For our purposes, I'll make a copy of the start
column so that we can inspect the results. (The start
column will not be in the results of the join_asof
.)
Note that for a join_asof
, both DataFrames must be sorted by the asof
columns (dates
and start
in this case).
(
df_2
.sort("dates")
.join_asof(
df_1.sort("start").with_columns(pl.col("start").alias("start_df1")),
by="id",
left_on="dates",
right_on="start",
strategy="backward",
)
.sort("index")
)
shape: (9, 7)
┌───────┬─────┬────────────┬────────────┬────────────┬───────┬────────────┐
│ index ┆ id ┆ dates ┆ start ┆ end ┆ value ┆ start_df1 │
│ --- ┆ --- ┆ --- ┆ --- ┆ --- ┆ --- ┆ --- │
│ u32 ┆ str ┆ date ┆ date ┆ date ┆ i64 ┆ date │
╞═══════╪═════╪════════════╪════════════╪════════════╪═══════╪════════════╡
│ 0 ┆ abc ┆ 2022-01-02 ┆ 2022-01-01 ┆ 2022-02-04 ┆ 10 ┆ 2022-01-01 │
│ 1 ┆ abc ┆ 2022-03-04 ┆ 2022-03-04 ┆ 2022-03-10 ┆ 3 ┆ 2022-03-04 │
│ 2 ┆ 456 ┆ 2022-05-11 ┆ 2022-05-11 ┆ 2022-05-16 ┆ 4 ┆ 2022-05-11 │
│ 3 ┆ abc ┆ 2022-01-04 ┆ 2022-01-01 ┆ 2022-02-04 ┆ 10 ┆ 2022-01-01 │
│ 4 ┆ abc ┆ 2022-03-07 ┆ 2022-03-04 ┆ 2022-03-10 ┆ 3 ┆ 2022-03-04 │
│ 5 ┆ 456 ┆ 2022-05-13 ┆ 2022-05-11 ┆ 2022-05-16 ┆ 4 ┆ 2022-05-11 │
│ 6 ┆ abc ┆ 2021-12-31 ┆ null ┆ null ┆ null ┆ null │
│ 7 ┆ abc ┆ 2022-03-01 ┆ 2022-01-01 ┆ 2022-02-04 ┆ 10 ┆ 2022-01-01 │
│ 8 ┆ abc ┆ 2023-01-01 ┆ 2022-03-04 ┆ 2022-03-10 ┆ 3 ┆ 2022-03-04 │
└───────┴─────┴────────────┴────────────┴────────────┴───────┴────────────┘
The last three rows are the ones that I added.

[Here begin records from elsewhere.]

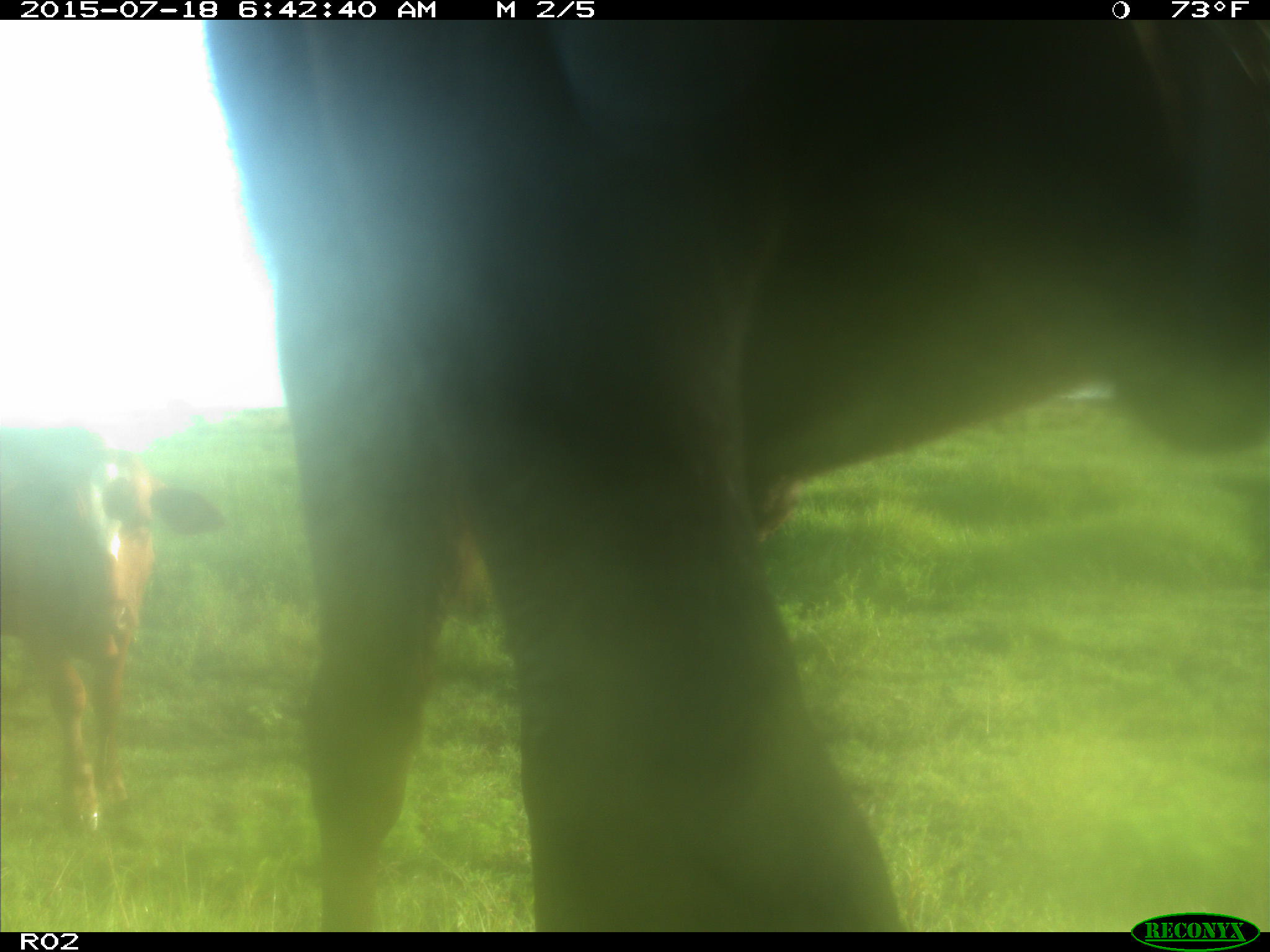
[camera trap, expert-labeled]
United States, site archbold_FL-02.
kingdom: Animalia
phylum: Chordata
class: Mammalia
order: Artiodactyla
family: Bovidae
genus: Bos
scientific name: Bos taurus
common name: domestic cow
Bos taurus (domestic cow).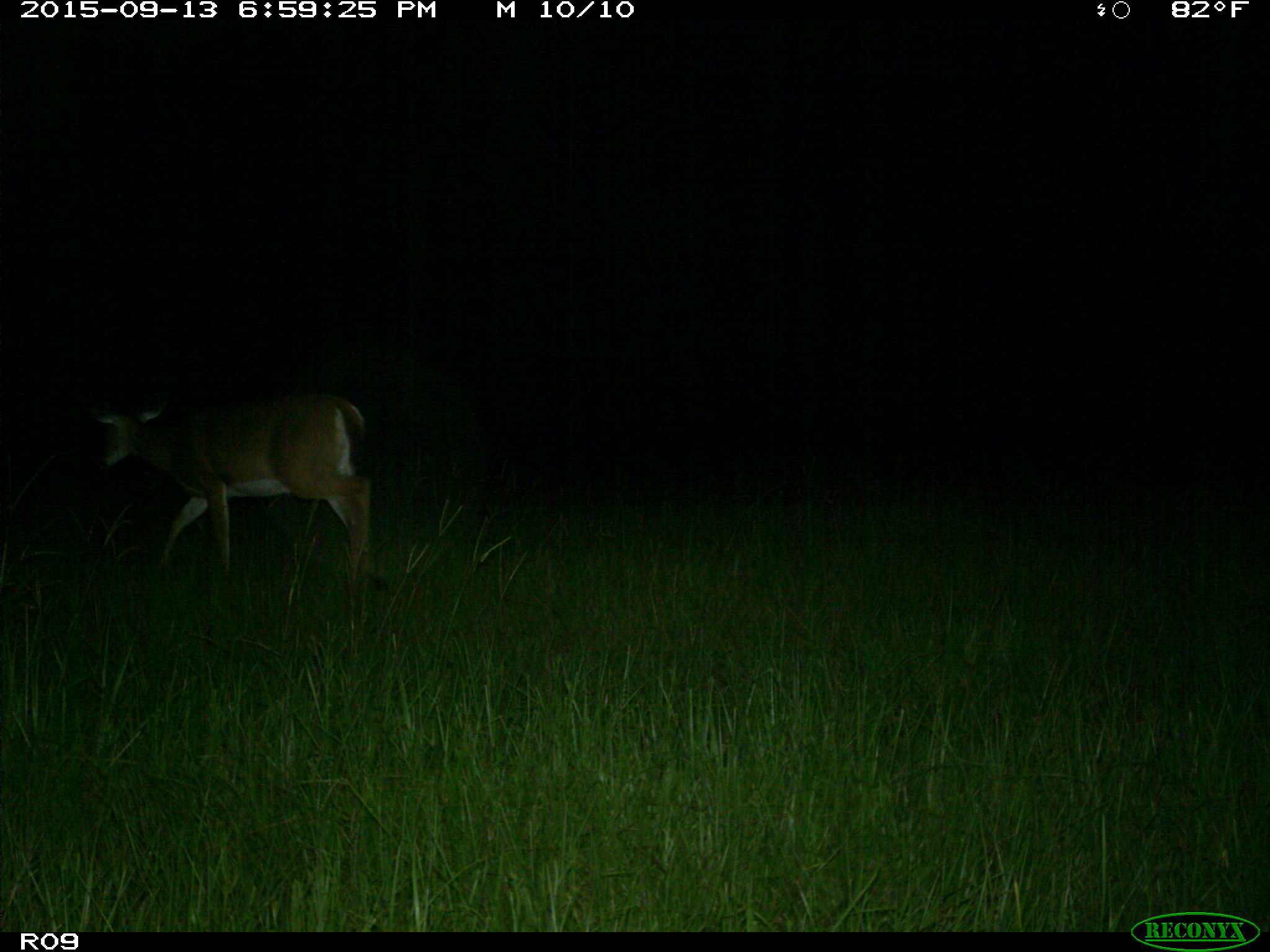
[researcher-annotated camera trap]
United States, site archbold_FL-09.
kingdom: Animalia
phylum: Chordata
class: Mammalia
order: Artiodactyla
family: Cervidae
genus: Odocoileus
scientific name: Odocoileus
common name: deer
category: unidentified deer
Unidentified deer (deer) (Odocoileus).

In the last step, we'll inspect the end
date, and null out any values where dates
is beyond end
.
(
df_2
.sort("dates")
.join_asof(
df_1.sort("start").with_columns(pl.col("start").alias("start_df1")),
by="id",
left_on="dates",
right_on="start",
strategy="backward",
)
.with_columns(
pl.when(pl.col('dates') <= pl.col('end'))
.then(pl.col('value'))
)
.sort("index")
)
shape: (9, 7)
┌───────┬─────┬────────────┬────────────┬────────────┬───────┬────────────┐
│ index ┆ id ┆ dates ┆ start ┆ end ┆ value ┆ start_df1 │
│ --- ┆ --- ┆ --- ┆ --- ┆ --- ┆ --- ┆ --- │
│ u32 ┆ str ┆ date ┆ date ┆ date ┆ i64 ┆ date │
╞═══════╪═════╪════════════╪════════════╪════════════╪═══════╪════════════╡
│ 0 ┆ abc ┆ 2022-01-02 ┆ 2022-01-01 ┆ 2022-02-04 ┆ 10 ┆ 2022-01-01 │
│ 1 ┆ abc ┆ 2022-03-04 ┆ 2022-03-04 ┆ 2022-03-10 ┆ 3 ┆ 2022-03-04 │
│ 2 ┆ 456 ┆ 2022-05-11 ┆ 2022-05-11 ┆ 2022-05-16 ┆ 4 ┆ 2022-05-11 │
│ 3 ┆ abc ┆ 2022-01-04 ┆ 2022-01-01 ┆ 2022-02-04 ┆ 10 ┆ 2022-01-01 │
│ 4 ┆ abc ┆ 2022-03-07 ┆ 2022-03-04 ┆ 2022-03-10 ┆ 3 ┆ 2022-03-04 │
│ 5 ┆ 456 ┆ 2022-05-13 ┆ 2022-05-11 ┆ 2022-05-16 ┆ 4 ┆ 2022-05-11 │
│ 6 ┆ abc ┆ 2021-12-31 ┆ null ┆ null ┆ null ┆ null │
│ 7 ┆ abc ┆ 2022-03-01 ┆ 2022-01-01 ┆ 2022-02-04 ┆ null ┆ 2022-01-01 │
│ 8 ┆ abc ┆ 2023-01-01 ┆ 2022-03-04 ┆ 2022-03-10 ┆ null ┆ 2022-03-04 │
└───────┴─────┴────────────┴────────────┴────────────┴───────┴────────────┘
You can see that the last three rows that I added (which purposely don't match any intervals in df_1
) have null
as value
.
Instead of using when/then/otherwise
to set value
to null, you can filter these out, if that's what you need.